- [Your goal]
Leave out the pictures and retype, exactly, the lines below from the line with "Nathalia Dotted Journal: Dotted" up to and including the line with "hans wegner style", nothing more.
··· Supplied entries
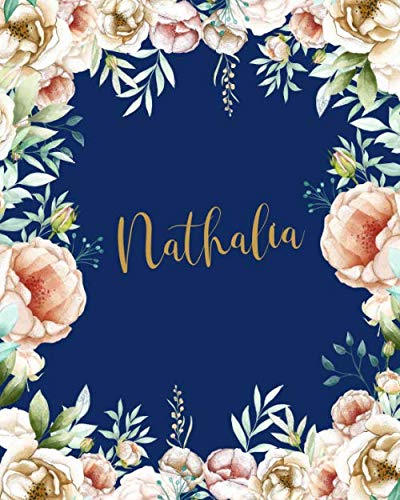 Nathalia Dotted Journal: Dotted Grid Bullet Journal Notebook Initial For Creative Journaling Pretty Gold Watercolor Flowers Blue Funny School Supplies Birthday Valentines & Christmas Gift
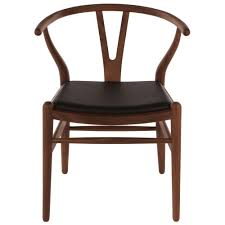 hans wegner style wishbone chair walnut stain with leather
······
··· Supplied entries
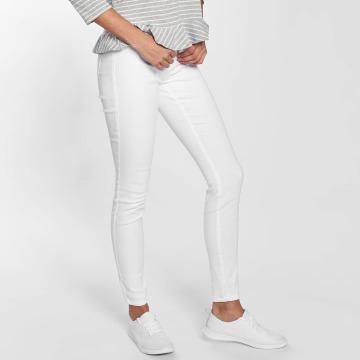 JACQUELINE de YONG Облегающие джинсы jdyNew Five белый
······
- [Output below]
 Nathalia Dotted Journal: Dotted Grid Bullet Journal Notebook Initial For Creative Journaling Pretty Gold Watercolor Flowers Blue Funny School Supplies Birthday Valentines & Christmas Gift
 hans wegner style wishbone chair walnut stain with leather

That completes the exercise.